2. It is the intent of the general assembly that a terminated city fire or police retirement system shall not subsidize any portion of any other system's unfunded liabilities in connection with the transition to the statewide system. The actuary of the statewide system shall determine if the assets of a terminated city fire or police retirement system would exceed the amount sufficient to cover the accrued liabilities of that terminated system as of January 1, 1992, using the alternative assumptions and the proposed assumptions.
Iowa Code § 411.38 (1995) (emphasis added).
[2] The legislature amended section 411.38(1)(b) to read:
Transfer from each terminated city fire or police retirement system to the statewide system amounts sufficient to cover the accrued liabilities of that terminated system as determined by the actuary of the statewide system. The actuary of the statewide system shall redetermine the accrued liabilities of the terminated systems as necessary to take into account additional amounts payable by the city which are attributable to errors or omissions which occurred prior to January 1, 1992, or to matters pending as of January 1, 1992. If the actuary of the statewide system determines that the assets transferred by a terminated system are insufficient to fully fund the accrued liabilities of the terminated system as determined by the actuary as of January 1, 1992, the participating city shall pay to the statewide system an amount equal to the unfunded liability plus interest for the period beginning January 1, 1992, and ending with the date of payment or the date of entry into an amortization agreement pursuant to this section. Interest on the unfunded liability shall be computed at a rate equal to the greater of the actuarial interest rate assumption on investments of the moneys in the fund or the actual investment earnings of the fund for the applicable calender year. The participating city may enter into an agreement with the statewide system to make additional annual contributions sufficient to amortize the unfunded accrued liability of the terminated system. The terms of an amortization agreement shall be based upon the recommendation of the actuary of the statewide system, and the agreement shall do each of the following:
1996 Iowa Acts ch. 1187, § 107.
[3] The source of this limitation is Iowa Code section 535.2 (1995), which limits interest to five percent per annum subject to specified exceptions or an agreement of the parties.

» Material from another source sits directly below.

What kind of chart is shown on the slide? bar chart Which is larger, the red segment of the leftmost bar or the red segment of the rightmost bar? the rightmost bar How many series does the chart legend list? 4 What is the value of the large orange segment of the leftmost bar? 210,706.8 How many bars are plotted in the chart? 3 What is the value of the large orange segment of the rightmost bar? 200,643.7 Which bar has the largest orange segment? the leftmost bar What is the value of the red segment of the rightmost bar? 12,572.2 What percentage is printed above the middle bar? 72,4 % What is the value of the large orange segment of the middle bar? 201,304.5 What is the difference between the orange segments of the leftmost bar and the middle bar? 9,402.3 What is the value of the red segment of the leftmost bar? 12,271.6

[4] We have also determined curative legislation or emergency legislation may be given retrospective application. See Thorp v. Casey's General Stores, Inc., 446 N.W.2d 457, 462-63 (Iowa 1989); 2 Norman Singer, Sutherland Statutory Construction § 41.11 (5th ed.1993).
[5] Neither party has controverted the amendment as a legislative attempt to affect pending court litigation in violation of the separation of powers doctrine. But see State ex rel. Lankford v. Mundie, 508 N.W.2d 462, 463 (Iowa 1993); McSurely v. McGrew, 140 Iowa 163, 167, 118 N.W. 415, 417 (1908). We accordingly do not address the issue. Braden v. Board of Supervisors, 261 Iowa 973, 975, 157 N.W.2d 123, 124 (1968) (proposition neither assigned or argued is not considered).